*What to do:* Count the lines in the rows below that contain the word "closest", and give only that number.

***** Dataset excerpts *****

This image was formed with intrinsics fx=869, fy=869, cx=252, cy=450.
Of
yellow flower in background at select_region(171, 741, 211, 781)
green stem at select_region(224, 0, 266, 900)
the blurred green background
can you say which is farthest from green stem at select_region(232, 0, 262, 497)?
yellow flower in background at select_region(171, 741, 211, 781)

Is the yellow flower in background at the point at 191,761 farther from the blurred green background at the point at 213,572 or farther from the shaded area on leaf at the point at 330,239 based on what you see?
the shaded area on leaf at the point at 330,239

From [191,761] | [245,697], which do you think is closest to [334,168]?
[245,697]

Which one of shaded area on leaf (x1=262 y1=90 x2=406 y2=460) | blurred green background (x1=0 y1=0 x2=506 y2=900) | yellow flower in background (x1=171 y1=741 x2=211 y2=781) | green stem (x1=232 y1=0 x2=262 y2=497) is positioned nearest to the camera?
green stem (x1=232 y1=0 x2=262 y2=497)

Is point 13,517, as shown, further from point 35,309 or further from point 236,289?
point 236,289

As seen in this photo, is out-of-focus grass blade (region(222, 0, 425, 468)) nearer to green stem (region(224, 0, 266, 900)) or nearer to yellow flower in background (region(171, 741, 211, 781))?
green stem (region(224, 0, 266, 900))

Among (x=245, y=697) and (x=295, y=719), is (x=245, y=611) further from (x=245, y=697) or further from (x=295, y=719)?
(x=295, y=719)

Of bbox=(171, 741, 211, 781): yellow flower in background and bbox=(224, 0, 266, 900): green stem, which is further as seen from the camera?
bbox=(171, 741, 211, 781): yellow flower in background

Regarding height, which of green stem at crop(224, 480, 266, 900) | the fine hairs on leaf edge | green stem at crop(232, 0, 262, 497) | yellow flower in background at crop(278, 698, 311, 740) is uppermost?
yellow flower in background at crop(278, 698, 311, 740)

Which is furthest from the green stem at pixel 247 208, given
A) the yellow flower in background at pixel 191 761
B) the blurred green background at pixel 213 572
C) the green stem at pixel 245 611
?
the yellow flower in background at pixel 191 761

*****
***** Dataset excerpts *****

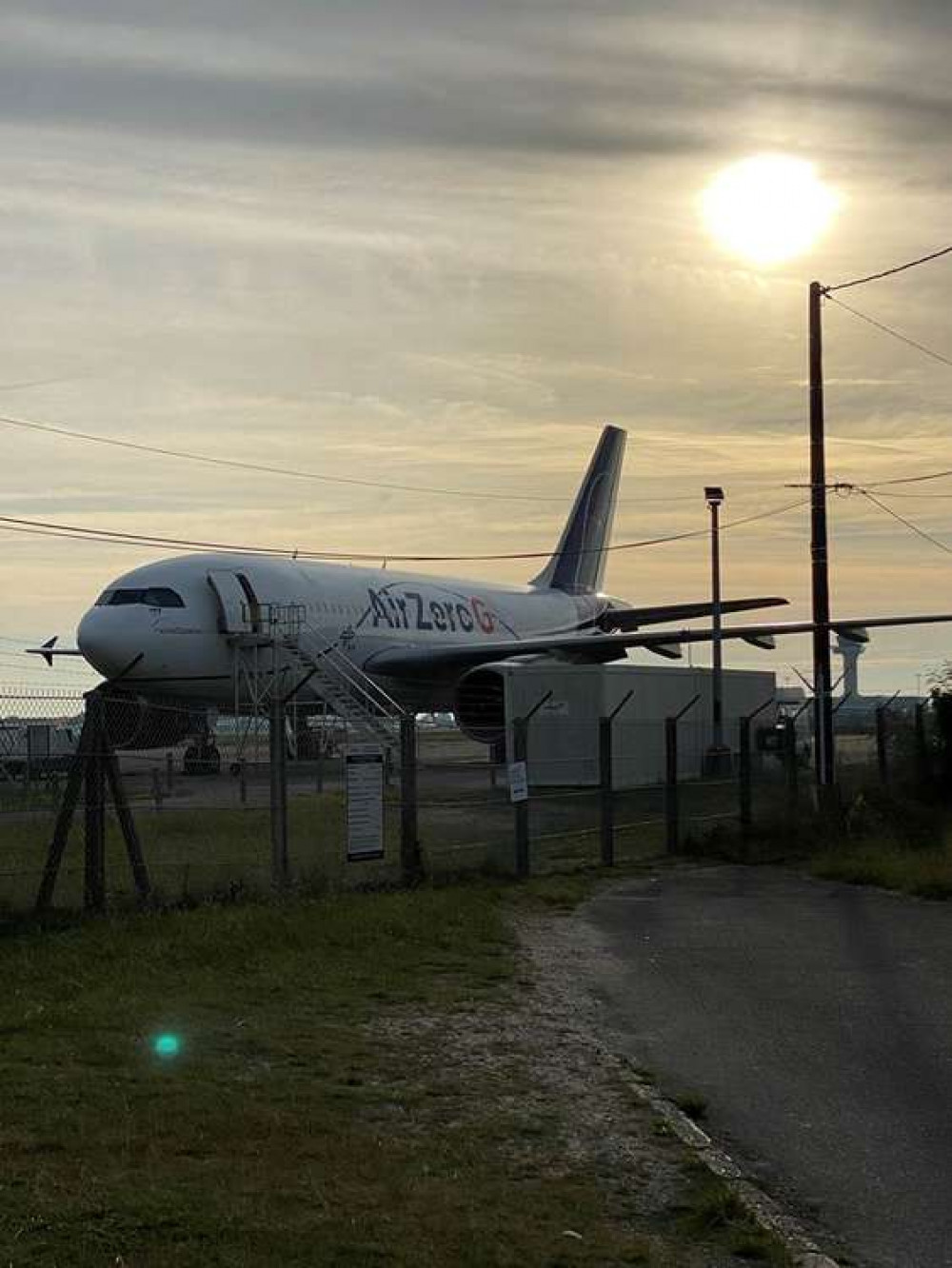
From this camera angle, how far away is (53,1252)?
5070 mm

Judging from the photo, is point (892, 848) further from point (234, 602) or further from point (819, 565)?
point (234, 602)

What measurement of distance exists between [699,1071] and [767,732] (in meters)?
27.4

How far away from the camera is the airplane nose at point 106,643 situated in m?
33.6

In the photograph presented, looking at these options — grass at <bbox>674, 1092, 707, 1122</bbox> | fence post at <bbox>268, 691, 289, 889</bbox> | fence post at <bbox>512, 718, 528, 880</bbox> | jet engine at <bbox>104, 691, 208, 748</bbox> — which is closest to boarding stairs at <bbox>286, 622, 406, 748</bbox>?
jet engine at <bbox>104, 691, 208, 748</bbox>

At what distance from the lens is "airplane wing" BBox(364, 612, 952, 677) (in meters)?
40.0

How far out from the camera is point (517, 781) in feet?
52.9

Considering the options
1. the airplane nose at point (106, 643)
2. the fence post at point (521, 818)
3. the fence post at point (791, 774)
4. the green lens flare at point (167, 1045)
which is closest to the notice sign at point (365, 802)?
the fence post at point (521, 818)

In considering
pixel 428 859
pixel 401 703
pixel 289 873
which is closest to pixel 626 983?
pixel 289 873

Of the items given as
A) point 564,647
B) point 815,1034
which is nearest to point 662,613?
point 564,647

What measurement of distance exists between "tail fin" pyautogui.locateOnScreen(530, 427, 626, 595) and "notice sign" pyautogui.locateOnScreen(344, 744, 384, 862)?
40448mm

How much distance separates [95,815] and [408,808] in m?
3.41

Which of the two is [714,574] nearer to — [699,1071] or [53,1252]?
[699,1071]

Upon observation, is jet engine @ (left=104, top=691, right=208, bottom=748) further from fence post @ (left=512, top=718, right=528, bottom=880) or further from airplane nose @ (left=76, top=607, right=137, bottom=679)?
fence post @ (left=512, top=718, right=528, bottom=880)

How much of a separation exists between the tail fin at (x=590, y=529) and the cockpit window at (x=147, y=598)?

*****

*Answer for the task:* 4